▶ Text section

╔══

Heart attack

Showing posts with label Steptoe and Son. Show all posts
Showing posts with label Steptoe and Son. Show all posts

Friday, January 14, 2022

Late Night

Thursday 13th January.1.05 a.m. Here I am at my MacBook, which seems to be working relatively well, allowing me to sit and write this blog post. Another case of not being able to sleep. I have been doing domestic chores, washing up last night's things from making my meal and generally tidying the kitchen. I don't like having piles of dirty plates, pots and pans left in the sink. I think it goes back to being a temp and doing kitchen jobs in various units around Bedford in the 1990s. Kept the bills paid and a rich source of material for my writing. 

There is noise outside. I think it's on or around Oldbrook Green. The sound of what I think is a motorbike or scooter. Revving engines and bursts of engine noise. At this time of night, it shouldn't be allowed. People want to sleep, so why aren't the police intervening and preventing it? It's really not acceptable.

7.15 p.m. I have been to get my hair cut at Central Barbers this morning. I had booked online yesterday, which made it a good deal easier, even paying. I will have to get Alfie booked in at The Groom Room as he is in real need of a haircut himself.

╚══

▶ Instruction
Please write out, word for word, the part of the late-night blog post that opens with the words containing "Friday, January 14, 2022" and closes with "for my writing.".

▶ Extracted records
╔══

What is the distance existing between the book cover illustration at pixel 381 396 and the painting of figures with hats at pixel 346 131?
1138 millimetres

╚══
╔══

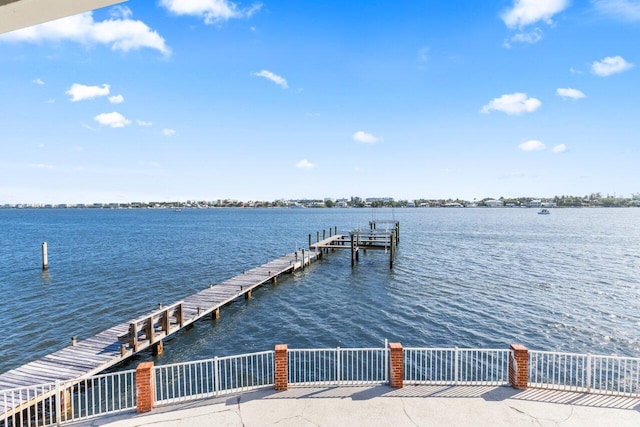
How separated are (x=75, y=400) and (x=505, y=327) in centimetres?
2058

╚══

▶ Task answer
Friday, January 14, 2022

Late Night

Thursday 13th January.1.05 a.m. Here I am at my MacBook, which seems to be working relatively well, allowing me to sit and write this blog post. Another case of not being able to sleep. I have been doing domestic chores, washing up last night's things from making my meal and generally tidying the kitchen. I don't like having piles of dirty plates, pots and pans left in the sink. I think it goes back to being a temp and doing kitchen jobs in various units around Bedford in the 1990s. Kept the bills paid and a rich source of material for my writing.